À faire:
- A) Recopiez le passage de la chronique qui va de « La frappe est » jusqu'à « aborder de front. ».
- B) Les affirmations suivantes concordent-elles avec la chronique ? (i) Les départements voient leur légitimité renforcée. (ii) Le « story telling » et les éléments de langage sont à la hauteur de la situation. (iii) La distanciation sociale s'applique dans un rayon de 50 km. Répondez par oui ou non et citez à chaque fois les mots de la chronique qui tranchent.
- C) Quel psychanalyste la chronique cite-t-elle ?

------ Extrait du texte

La fatigue d’être français(1), samedi 2 mai
Notre société va sortir éreintée de cette crise sanitaire. Facile de comprendre qu’elle est prise, par surprise, par une situation violente dans laquelle elle fréquente la mort, que nos sociétés occidentales ont effacée de la culture quotidienne.
La frappe est rapide, profonde et révèle un fort sentiment d’impuissance. Personnelle et de l’organisation sociale. Ajoutons une crise de la rhétorique. Le « story telling » et les éléments de langage, qui font florès depuis quelques années, ne sont pas à la hauteur de la situation.
C’est révélateur d’un mal profond d’une République sans curseur. La belle endormie ne pouvait être à ce point dérangée.
La pandémie s’épand sur un terreau fertile d’une crise de confiance face à l’avenir que l’on ne voulait pas aborder de front.
La glissade est aisée vers un sentiment de déclassement et une crise de l’identité.
Comment être français demain, dans cette crise de l’incertitude ? Et ce, alors qu’il va falloir affronter la crise sanitaire, la crise climatique, la crise économique, c’est-à dire sociale, sur fond de crise psychologique.
Nous avons joui de la dispersion, de l’émiettement de revendications éparses, sans remise en question. Comme le dit joliment Charles Melman, le psychanalyste, « trop de particulier conduit au général (à képi) ». Il est probable qu’un tel profil se prépare dans ce contexte qui lui irait comme un gant.
Face à cela, on voit déjà les forces de la puissance et de la continuité se mettre en place avec une facilité d’autant plus grande que n’émerge pas une voie pour une transformation profonde.
Il va falloir recoudre, réparer.
Mais, on le sait bien, dans les périodes de trouble psychologique aigu, il vaut mieux repartir du proche pour aller vers le lointain qui renforcerait le sentiment d’incertitude. Le quotidien nous montre le retour spectaculaire du proche, du territorial. Les départements se voient, par exemple, confortés dans leur légitimité dans ce rôle pour accompagner et préparer. La distanciation sociale dans un rayon de 100 km ressemble à leur historique définition. C’est un pied de nez à l’arrogance métropolitaine qui voulait les effacer. Une revanche du social ?
Cette chronique sert de liaison pour poursuivre la recherche des conditions d’un pacte social de proximité que le devoir climatique rendra incontournable.
(1) Je détourne volontairement le titre de l’ouvrage d’Alain Ehrenberg La Fatigue d ‘être soi, pour passer de la névrose personnelle au syndrome collectif.

------------
------ Données affichées

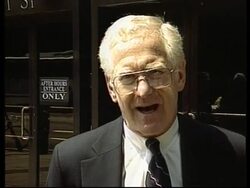 USA: SWISSAIR RESPONSIBILE FOR LAST NOVA SCOTIA AIRCRASH News Clip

------------

Réponses:
- A)
La frappe est rapide, profonde et révèle un fort sentiment d’impuissance. Personnelle et de l’organisation sociale. Ajoutons une crise de la rhétorique. Le « story telling » et les éléments de langage, qui font florès depuis quelques années, ne sont pas à la hauteur de la situation.
C’est révélateur d’un mal profond d’une République sans curseur. La belle endormie ne pouvait être à ce point dérangée.
La pandémie s’épand sur un terreau fertile d’une crise de confiance face à l’avenir que l’on ne voulait pas aborder de front.

- B)
(i) Oui : « Les départements se voient, par exemple, confortés dans leur légitimité ».
(ii) Non : « ne sont pas à la hauteur de la situation ».
(iii) Non : « La distanciation sociale dans un rayon de 100 km ».

- C) Charles Melman.